[205] Das Loos des Biedermanns
An Herrn Haschka.
Wien im Sommermond 1785.
Freund, der du deine Harfe stäts
Dem Dienste strenger Wahrheit weihtest,
Und laut und ernst das eiserne Gesetz
Der Allgewaltigen mit deutschem Muth bestreitest!
Lass mich den Unmuth, der mein Herz
In bangen Stunden oft zernaget,
In deine Brust ergiessen; denn der Schmerz
Wirkt schwächer, wenn man ihn fühlbaren Seelen klaget.
[206]Oft steigt das wallende Geblüt
Mir auf die Wange, wenn, geschmücket
Mit schnödem Gold, ein mächtiger Bandit
Dem armen Biedermann den Nacken stolz zerdrücket.

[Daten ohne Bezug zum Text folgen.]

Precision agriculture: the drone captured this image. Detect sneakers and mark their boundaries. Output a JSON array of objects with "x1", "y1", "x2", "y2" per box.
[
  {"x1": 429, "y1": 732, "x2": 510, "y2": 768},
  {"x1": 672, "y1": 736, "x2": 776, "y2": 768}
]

Sieh dort! ein goldner Mandarin
Rollt mit vier Rappen durch die Strassen:
Lass mich die Mask' ihm von dem Antlitz ziehn,
So fegt er als ein Schelm im braunen Filz die Gassen.
Indess der Bosheit Knechte sich
Den Wanst mit leckern Speisen füllen,
Ächzt mancher Freund der Tugend kümmerlich,
Und kann des Hungers Wuth oft kaum mit Brode stillen.
[207]Freund! wem vor krummen Pfaden graut,
Wird stäts mit Noth und Mangel kriegen.
Ward denn die Welt für Böse nur gebaut,
Und muss der brave Mann sich stäts im Staube schmiegen?
Zwar schwingt (ein seltnes Meteor!)
Wohl auch die Tugend sich: doch ziehet
Sie Billigkeit auch dann noch Ränken vor,
So hat, kaum halb gesehn, der neue Stern verglühet.
Sieh! Aristid, der Biedermann,
Fällt, weil er seine Bürgerpflichten
Zu treu erfüllt, unschuldig in den Bann,
Und muss sich aus Athen mit Schimpf und Schande flüchten.
[208]So pflegt man, Freund! der Redlichkeit
Von jeher unterm Mond zu lohnen:
Doch tröste dich! denn Selbstzufriedenheit,
Die Tugend uns gewährt, hat höhern Werth, als Kronen.